[Excerpt — start]

Of course, RFKJ points out obvious facts from time to time that everyone can well see, such as that in the United States the pharmaceutical sector there is exceptionally powerful and quite unscrupulous, in that it gouges people there relentlessly, that it is allowed to push and advertise a vast amount of medicinal products onto the populace far in excess of any real medical need, and that indeed it exploits the lax rules in that country in terms of lobbying and is in general it seems too powerful in relation to any regulator there. Yet RFKJ may have an excessively parochial view of the matter, in that in the EU drugs prices are far more reasonable, prescription drugs advertising is illegal and the amount of prescription medicines taken is lower, and here it is rather hard to influence public policy no matter the size of a company’s lobbying budget, and our regulators seem quite robust. He mentioned other things that surely would not be bad to implement, such as that it might be better if the rest of the world associated the image of United States more with the likes of a USAID volunteer rather than with a soldier with a gun. That said, it can hardly be surprising if fundamentally deluded people occasionally do make some sense and manage to address themselves to some matters in an actually factual way, for it is implausible to consider that people who are not actually institutionalised could be so crackbrained as that they would not be capable of making at least occasional sense.

 

In conclusion then, RFKJ demonstrates much loquacity, yet his mouth seems to be attached to at best a moderate intellect, and so his wittering does not ever seem capable of becoming aware of when it has gone seriously out of its depth, or when all pretence of it being taken as a serious voice have long been met with the likes of eye-rolls and such. Accordingly, he deserves to be ignored and wholly forgotten, yet his farcical type does speak to our distressed culture as a symptom of what happens when a sufficient level of societal trust is quite lost. For this reason, the more effective way to not have to deal with people like the subject of this essay is not to argue with them directly but rather to advance the bigger project of getting our societies and their populations to like and respect each other more, something which has obviously been lacking of late.

[Excerpt — finish]

#### Task item A:
Rewrite the paragraph of the excerpt beginning "In conclusion then" in a shorter form, keeping its main points.
#### Task item B:
Reproduce the excerpt word for word from "In conclusion then, RFKJ" up to and including "lacking of late.".
You won't need the listing that comes next.

[Raw data — start]

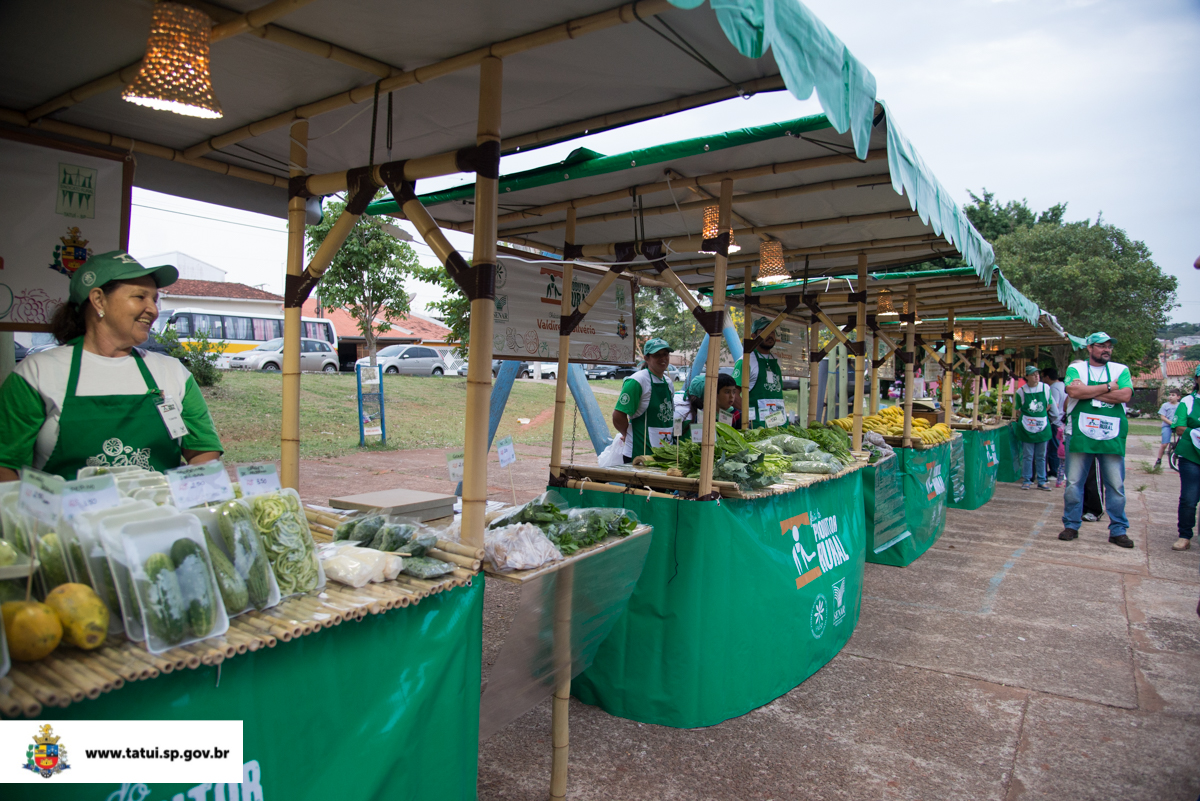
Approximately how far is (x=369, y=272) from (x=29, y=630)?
20.0 meters

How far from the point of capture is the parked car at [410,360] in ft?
90.0

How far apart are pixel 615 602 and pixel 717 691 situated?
89 centimetres

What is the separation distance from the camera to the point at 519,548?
2.27 metres

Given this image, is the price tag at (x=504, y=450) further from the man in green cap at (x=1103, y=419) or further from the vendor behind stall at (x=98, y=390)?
the man in green cap at (x=1103, y=419)

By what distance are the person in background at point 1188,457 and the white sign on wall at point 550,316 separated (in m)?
6.03

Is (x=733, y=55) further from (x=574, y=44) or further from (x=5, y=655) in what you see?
(x=5, y=655)

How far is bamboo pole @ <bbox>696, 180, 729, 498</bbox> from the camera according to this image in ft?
10.9

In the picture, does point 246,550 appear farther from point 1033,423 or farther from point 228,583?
point 1033,423

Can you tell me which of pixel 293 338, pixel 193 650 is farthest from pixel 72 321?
pixel 193 650

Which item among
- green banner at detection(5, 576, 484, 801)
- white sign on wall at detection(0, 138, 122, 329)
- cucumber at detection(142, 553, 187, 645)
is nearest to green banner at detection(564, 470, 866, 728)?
green banner at detection(5, 576, 484, 801)

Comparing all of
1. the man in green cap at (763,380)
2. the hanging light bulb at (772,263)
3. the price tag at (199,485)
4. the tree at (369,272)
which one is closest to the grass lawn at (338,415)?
the tree at (369,272)

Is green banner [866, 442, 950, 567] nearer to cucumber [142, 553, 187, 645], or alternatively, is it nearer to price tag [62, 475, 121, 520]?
cucumber [142, 553, 187, 645]

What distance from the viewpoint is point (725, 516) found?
10.9 ft

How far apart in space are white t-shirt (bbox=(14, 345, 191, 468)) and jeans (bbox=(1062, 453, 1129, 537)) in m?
8.37
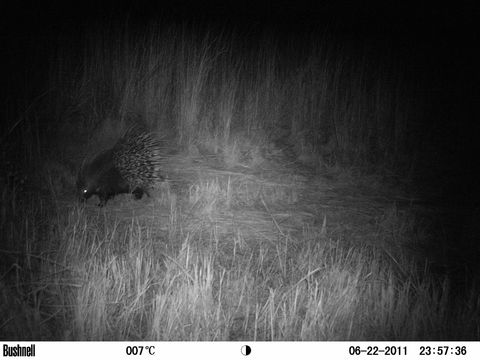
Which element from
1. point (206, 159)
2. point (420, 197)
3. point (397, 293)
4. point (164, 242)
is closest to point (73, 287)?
point (164, 242)

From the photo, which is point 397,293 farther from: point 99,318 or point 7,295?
point 7,295

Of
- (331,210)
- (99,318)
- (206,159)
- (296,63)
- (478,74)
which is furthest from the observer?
(478,74)

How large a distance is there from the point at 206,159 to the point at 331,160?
1.52m

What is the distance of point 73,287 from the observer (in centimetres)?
262

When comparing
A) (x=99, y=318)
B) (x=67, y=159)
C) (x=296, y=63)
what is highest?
(x=296, y=63)
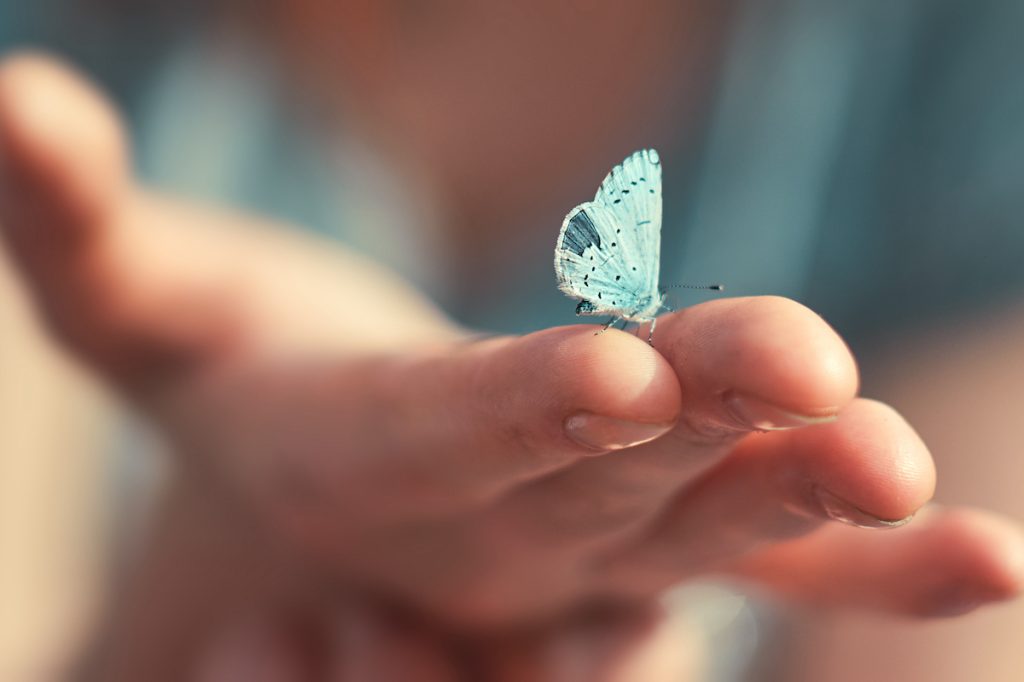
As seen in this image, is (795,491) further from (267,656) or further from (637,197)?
(267,656)

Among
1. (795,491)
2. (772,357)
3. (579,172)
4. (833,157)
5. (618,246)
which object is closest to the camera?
(772,357)

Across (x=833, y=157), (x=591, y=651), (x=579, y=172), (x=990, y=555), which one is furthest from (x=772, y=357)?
(x=579, y=172)

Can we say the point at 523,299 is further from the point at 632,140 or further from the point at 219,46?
the point at 219,46

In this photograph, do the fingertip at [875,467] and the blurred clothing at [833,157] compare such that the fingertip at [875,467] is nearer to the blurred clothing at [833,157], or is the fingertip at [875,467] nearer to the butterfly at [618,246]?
the butterfly at [618,246]

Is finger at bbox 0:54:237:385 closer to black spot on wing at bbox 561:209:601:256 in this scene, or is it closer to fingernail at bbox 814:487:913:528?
black spot on wing at bbox 561:209:601:256

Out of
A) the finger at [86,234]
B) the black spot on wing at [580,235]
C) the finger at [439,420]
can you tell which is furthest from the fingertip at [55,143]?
the black spot on wing at [580,235]

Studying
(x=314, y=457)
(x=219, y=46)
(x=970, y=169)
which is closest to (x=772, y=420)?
(x=314, y=457)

[Raw data — finish]

#### Response A:
RFKJ talks a great deal, but his intellect is at best moderate, so he never notices when he is out of his depth or has stopped being taken seriously. He deserves to be ignored and forgotten, yet his type is a symptom of a culture that has lost enough societal trust. The more effective way to avoid dealing with such people is not to argue with them directly but to help societies and their populations like and respect each other more, which has been lacking lately.

#### Response B:
In conclusion then, RFKJ demonstrates much loquacity, yet his mouth seems to be attached to at best a moderate intellect, and so his wittering does not ever seem capable of becoming aware of when it has gone seriously out of its depth, or when all pretence of it being taken as a serious voice have long been met with the likes of eye-rolls and such. Accordingly, he deserves to be ignored and wholly forgotten, yet his farcical type does speak to our distressed culture as a symptom of what happens when a sufficient level of societal trust is quite lost. For this reason, the more effective way to not have to deal with people like the subject of this essay is not to argue with them directly but rather to advance the bigger project of getting our societies and their populations to like and respect each other more, something which has obviously been lacking of late.